*** INPUT MATERIAL
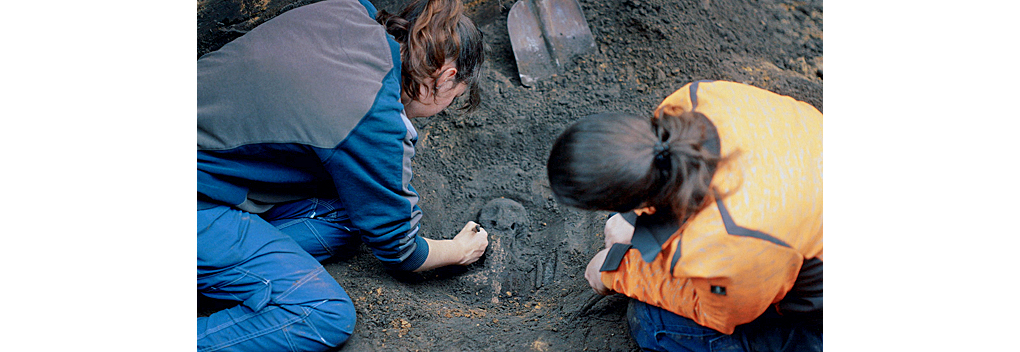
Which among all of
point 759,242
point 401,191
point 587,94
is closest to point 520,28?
point 587,94

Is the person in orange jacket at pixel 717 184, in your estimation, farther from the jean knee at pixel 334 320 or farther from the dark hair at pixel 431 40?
the jean knee at pixel 334 320

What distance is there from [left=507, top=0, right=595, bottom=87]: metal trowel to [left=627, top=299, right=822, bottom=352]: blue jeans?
135 cm

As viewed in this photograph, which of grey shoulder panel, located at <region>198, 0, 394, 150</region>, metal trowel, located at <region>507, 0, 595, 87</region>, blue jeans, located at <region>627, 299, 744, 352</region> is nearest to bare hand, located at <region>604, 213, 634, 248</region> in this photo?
blue jeans, located at <region>627, 299, 744, 352</region>

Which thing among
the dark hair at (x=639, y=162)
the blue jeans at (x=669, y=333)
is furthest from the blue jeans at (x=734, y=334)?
******
Edit the lines from the one containing "As viewed in" through the end of the lines above by swapping "dark hair" for "black hair", and give back only those lines with nothing else changed.

As viewed in this photograph, which of grey shoulder panel, located at <region>198, 0, 394, 150</region>, metal trowel, located at <region>507, 0, 595, 87</region>, blue jeans, located at <region>627, 299, 744, 352</region> is nearest to bare hand, located at <region>604, 213, 634, 248</region> in this photo?
blue jeans, located at <region>627, 299, 744, 352</region>

Which thing among
the black hair at (x=639, y=162)
the blue jeans at (x=669, y=333)
is furthest from the blue jeans at (x=734, y=334)?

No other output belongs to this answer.